- TEKS
+++++
Saturday, March 27, 2010

Popeda

Banyak hal yang saya dapatkan dari ekspedisi Maluku kemarin, salah satunya adalah tentang makanan khas Ternate (atau Maluku pada umumnya) yang bernama Popeda. Makanan ini khas karena menggunakan sagu sebagai pengganti nasi. Mungkin kata 'pengganti' dalam kalimat terakhir tidaklah tepat karena sejak SD dulu rasanya saya sudah diajari bahwa makanan utama masyarakat seputar Maluku memanglah sagu. Jadi justru nasilah yang sekarang telah mengganti sagu sebagai makanan utama masyarakat di sana. Karena itu, mencari restoran yang menyajikan Popeda di Ternate bukanlah hal yang mudah. (miris)

Saat pertama saya bersentuhan dengan Popeda adalah saat yang tak terlupakan. Saya dan seorang teman perjalanan dengan penuh percaya diri memesan dua porsi Popeda. Setelah menunggu beberapa lama, keluarlah semangkuk besar ikan masak woku (sup ikan khas Manado). OK, kami mengira, inilah lauknya. Kamipun bersiap untuk makan. Namun beberapa saat kemudian, keluarlah sebuah nampan besar berisi mangkuk-mangkuk makanan yang isinya: sayur mentah dengan bumbu kacang (mirip karedok), semacam tumis kangkung, sup ikan berwarna merah, singkong rebus, dan pisang rebus. Saat itu kami berdua sudah mulai kelabakan karena begitu banyak makanan di atas meja. Dan rupanya gelontoran makanan tidak berhenti sampai di situ. Masih keluar lagi sepiring ikan goreng, aneka sambal, dan sebagai gongnya, semangkung besar sagu kental nan kenyal. Kamipun geleng-geleng kebingungan.
+++++
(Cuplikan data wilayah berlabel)
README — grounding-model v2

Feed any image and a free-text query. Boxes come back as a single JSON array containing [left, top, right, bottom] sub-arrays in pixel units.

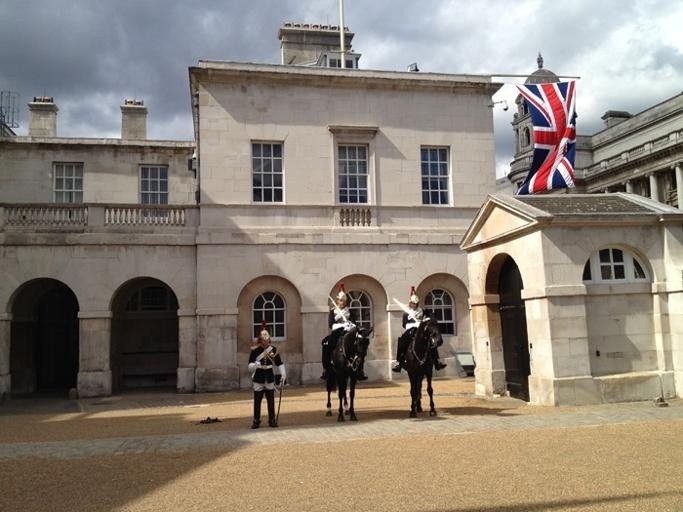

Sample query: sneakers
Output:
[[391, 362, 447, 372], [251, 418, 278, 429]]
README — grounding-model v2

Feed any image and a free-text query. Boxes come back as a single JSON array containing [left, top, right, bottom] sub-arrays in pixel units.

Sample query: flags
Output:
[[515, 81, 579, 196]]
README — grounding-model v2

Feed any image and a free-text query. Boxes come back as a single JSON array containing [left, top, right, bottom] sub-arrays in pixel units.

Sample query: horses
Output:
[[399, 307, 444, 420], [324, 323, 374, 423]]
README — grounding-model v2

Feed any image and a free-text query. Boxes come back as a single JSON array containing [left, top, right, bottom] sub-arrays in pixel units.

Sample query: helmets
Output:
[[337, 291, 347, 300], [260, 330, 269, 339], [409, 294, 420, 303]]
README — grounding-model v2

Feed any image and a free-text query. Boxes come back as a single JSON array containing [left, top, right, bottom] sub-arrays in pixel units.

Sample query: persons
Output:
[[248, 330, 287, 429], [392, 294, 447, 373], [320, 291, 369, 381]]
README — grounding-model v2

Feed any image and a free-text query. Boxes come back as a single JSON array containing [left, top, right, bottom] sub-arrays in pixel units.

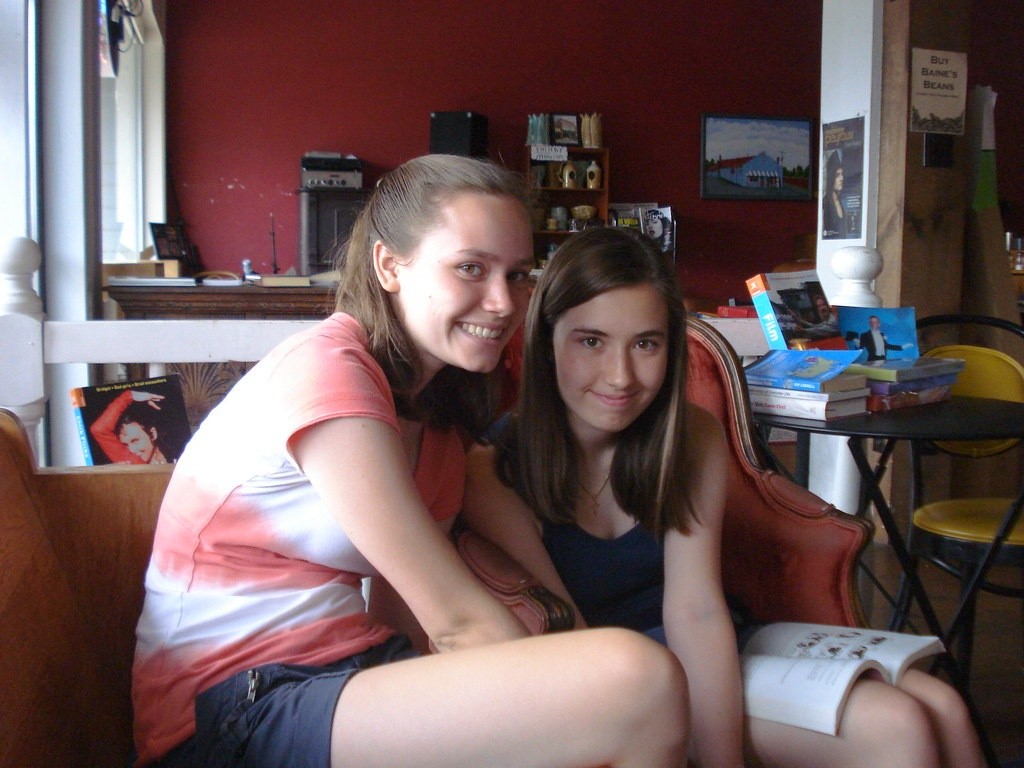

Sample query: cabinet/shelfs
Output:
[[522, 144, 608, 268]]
+++++
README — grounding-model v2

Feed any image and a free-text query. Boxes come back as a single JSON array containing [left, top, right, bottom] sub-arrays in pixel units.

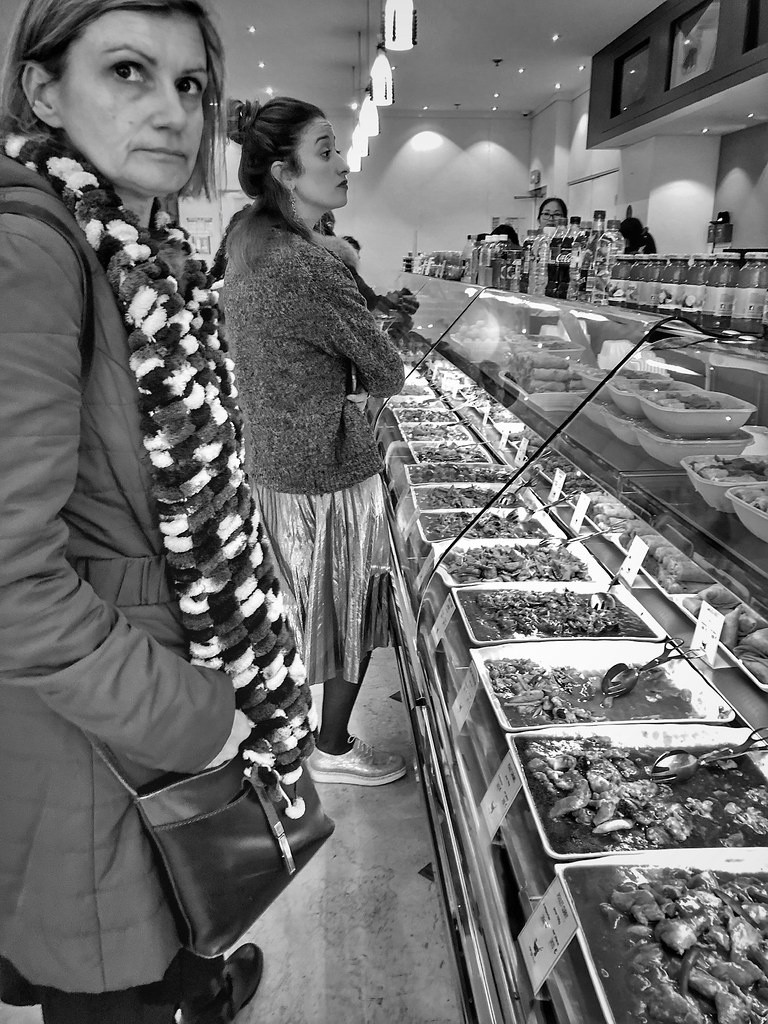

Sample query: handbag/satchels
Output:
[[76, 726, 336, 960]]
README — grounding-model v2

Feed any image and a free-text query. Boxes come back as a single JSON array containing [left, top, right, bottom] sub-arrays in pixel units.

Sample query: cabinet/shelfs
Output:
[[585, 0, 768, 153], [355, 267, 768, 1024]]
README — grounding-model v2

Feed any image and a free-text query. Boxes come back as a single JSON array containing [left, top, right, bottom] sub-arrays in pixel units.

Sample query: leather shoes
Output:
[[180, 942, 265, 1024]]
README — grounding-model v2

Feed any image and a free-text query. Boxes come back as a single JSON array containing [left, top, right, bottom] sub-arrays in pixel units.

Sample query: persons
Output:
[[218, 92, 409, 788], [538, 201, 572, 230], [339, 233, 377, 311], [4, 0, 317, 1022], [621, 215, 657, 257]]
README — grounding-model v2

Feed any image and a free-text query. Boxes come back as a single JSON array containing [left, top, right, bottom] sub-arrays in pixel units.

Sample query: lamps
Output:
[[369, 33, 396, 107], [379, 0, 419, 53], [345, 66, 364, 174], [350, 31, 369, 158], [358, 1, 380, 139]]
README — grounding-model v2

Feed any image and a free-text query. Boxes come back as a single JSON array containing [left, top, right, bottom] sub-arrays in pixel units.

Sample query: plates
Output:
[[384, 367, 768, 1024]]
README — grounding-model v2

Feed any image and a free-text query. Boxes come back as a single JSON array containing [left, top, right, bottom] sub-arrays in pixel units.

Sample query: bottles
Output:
+++++
- SOAL LATIHAN
1) Tuliskan kembali bagian teks tentang Popeda antara "Saturday, March 27, 2010" dan "yang mudah. (miris)", termasuk kedua batas itu.
2) Menurut teks tentang Popeda, bahan apa yang digunakan dalam Popeda sebagai pengganti nasi?
3) Lanjutkan teks tentang Popeda mulai setelah kalimat terakhirnya.
Materi berlabel itu berdiri sendiri dan tidak berkaitan dengan teks tentang Popeda.

- JAWABAN TIAP SOAL
1)
Saturday, March 27, 2010

Popeda

Banyak hal yang saya dapatkan dari ekspedisi Maluku kemarin, salah satunya adalah tentang makanan khas Ternate (atau Maluku pada umumnya) yang bernama Popeda. Makanan ini khas karena menggunakan sagu sebagai pengganti nasi. Mungkin kata 'pengganti' dalam kalimat terakhir tidaklah tepat karena sejak SD dulu rasanya saya sudah diajari bahwa makanan utama masyarakat seputar Maluku memanglah sagu. Jadi justru nasilah yang sekarang telah mengganti sagu sebagai makanan utama masyarakat di sana. Karena itu, mencari restoran yang menyajikan Popeda di Ternate bukanlah hal yang mudah. (miris)

2) Sagu.

3)
Beruntung ibu pemilik restoran tahu bahwa kami adalah pelancong yang baru pertama kali melihat Popeda dan menawarkan bantuan untuk menunjukkan cara mencampur semua makanan itu.

Jadi pertama, tuangkan kuah ikan ke piring (silakan pilih kuah yang mana, dicampur aduk juga boleh). Kedua, taruh sagu kentalnya ke atas piring yang sudah berkuah itu (cara mengambil sagu yang lengket itu rupanya tidak mudah lho! Harus dipilin-pilin memakai kayu seperti sumpit). Ketiga, silakan mulai makan dengan campuran lauk pauk yang ada.

Bagi saya, yang paling unik dari kulineran kali ini adalah cara memakan pisang rebusnya. Jadi, pisang rebus nan manis dengan lumuran santan itu dimakan dengan menggunakan sambal terasi dan bumbu kacang! Inilah pertama kalinya saya menyatukan pisang rebus dengan sambal terasi. Awalnya tidak tega, tapi mau bagaimana lagi? Perpaduan aneh dengan rasa unik.

Popeda lengkap dengan lauk pauk

Wednesday, March 10, 2010

Mie Aceh Meutia

Kadang-kadang adalah sebuah kebanggaan tersendiri untuk mengetahui kalau ada orang yang dengan setia membaca blog ini. Saya sempat nyaris terisak ketika membaca di salah satu timeline twitter kalau kulineran sempat menjadi top search google. Itu benar-benar menjadi sesuatu yang membahagiakan saya, dan Narcistbandit pasti merasakan hal yang sama, saya percaya.

Masih berkaitan dengan hal di atas, saya juga mau mengucapkan terima kasih untuk semua komentar-komentar yang diberikan, baik melalui obrolan melalui internet, email atau bahkan obrolan-obrolan ketika bertemu. Salah satu teman saya bertanya mengapa rasanya kulineran itu banyak sekali memuat makanan chinese (Merci beaucoup, M. DW!). Yah, sarannya diterima dan kami akan mengusahakan untuk menambahkan variasi jenis tempat makannya deh!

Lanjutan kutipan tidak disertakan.